§ Source material
*** Block opens ***

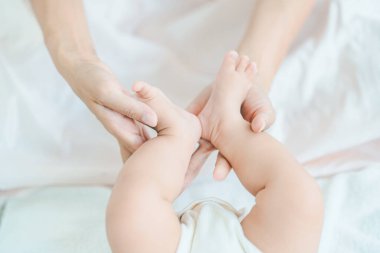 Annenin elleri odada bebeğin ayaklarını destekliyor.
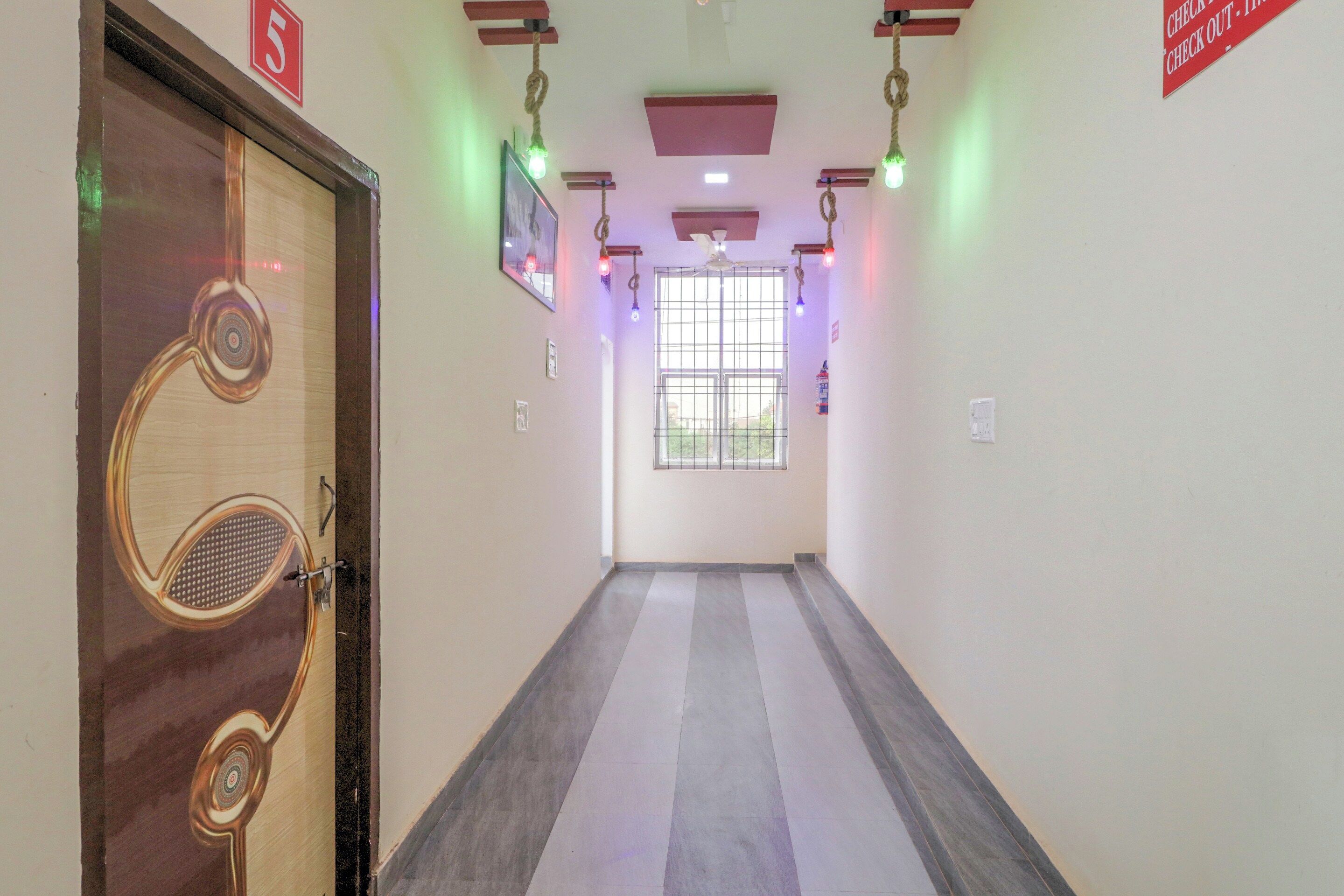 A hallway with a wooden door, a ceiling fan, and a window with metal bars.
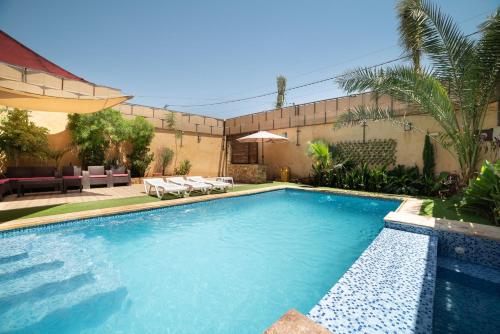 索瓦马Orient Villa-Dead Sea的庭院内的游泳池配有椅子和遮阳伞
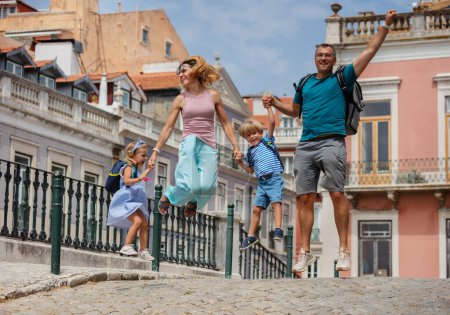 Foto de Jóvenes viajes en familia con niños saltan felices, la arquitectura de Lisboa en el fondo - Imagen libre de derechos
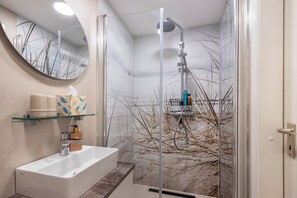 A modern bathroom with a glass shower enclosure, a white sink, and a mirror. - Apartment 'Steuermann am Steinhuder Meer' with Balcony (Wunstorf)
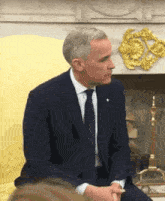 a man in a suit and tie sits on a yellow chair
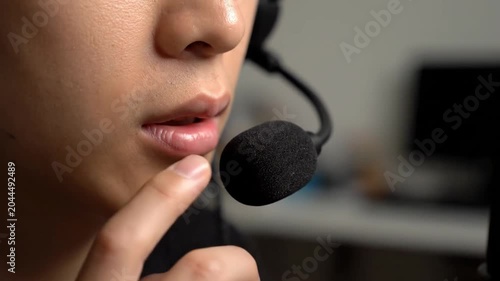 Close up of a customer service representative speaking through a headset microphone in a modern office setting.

*** Block closes ***
*** Block opens ***

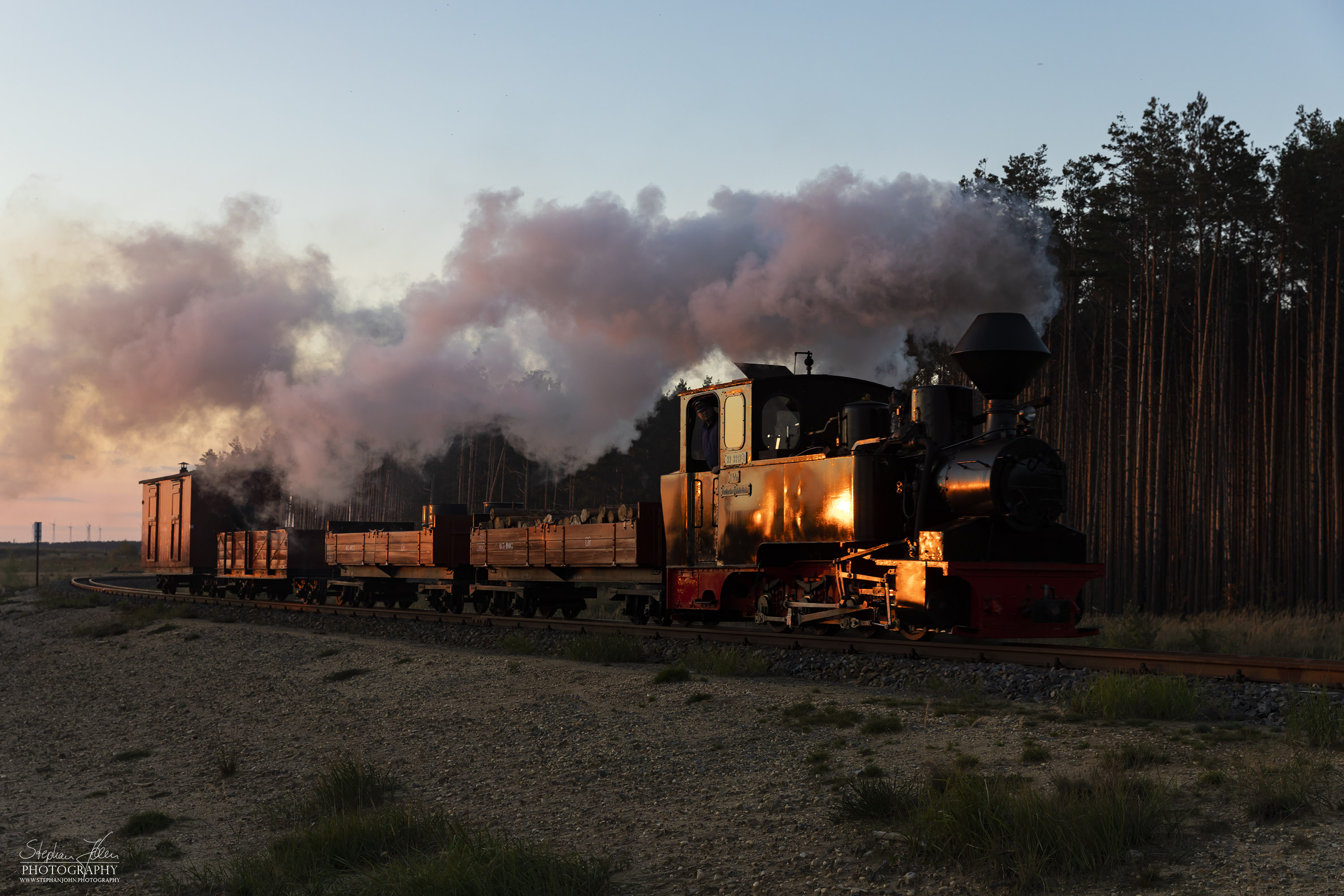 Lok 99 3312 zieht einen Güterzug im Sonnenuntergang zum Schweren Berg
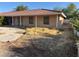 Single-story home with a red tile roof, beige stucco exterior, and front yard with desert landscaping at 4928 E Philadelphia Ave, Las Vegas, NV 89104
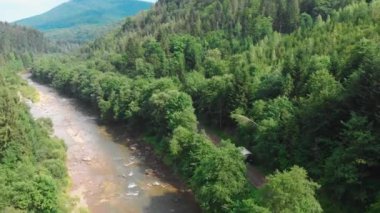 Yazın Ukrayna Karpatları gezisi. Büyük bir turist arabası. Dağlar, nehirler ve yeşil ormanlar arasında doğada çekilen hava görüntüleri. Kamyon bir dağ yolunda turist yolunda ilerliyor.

*** Block closes ***

§ What is expected
Retype the items from the line with "Annenin elleri odada" up to and including the line with "索瓦马Orient Villa-Dead Sea的庭院内的游泳池配有椅子和遮阳伞", leaving out the pictures.

§ Answer box
 Annenin elleri odada bebeğin ayaklarını destekliyor.
 A hallway with a wooden door, a ceiling fan, and a window with metal bars.
 索瓦马Orient Villa-Dead Sea的庭院内的游泳池配有椅子和遮阳伞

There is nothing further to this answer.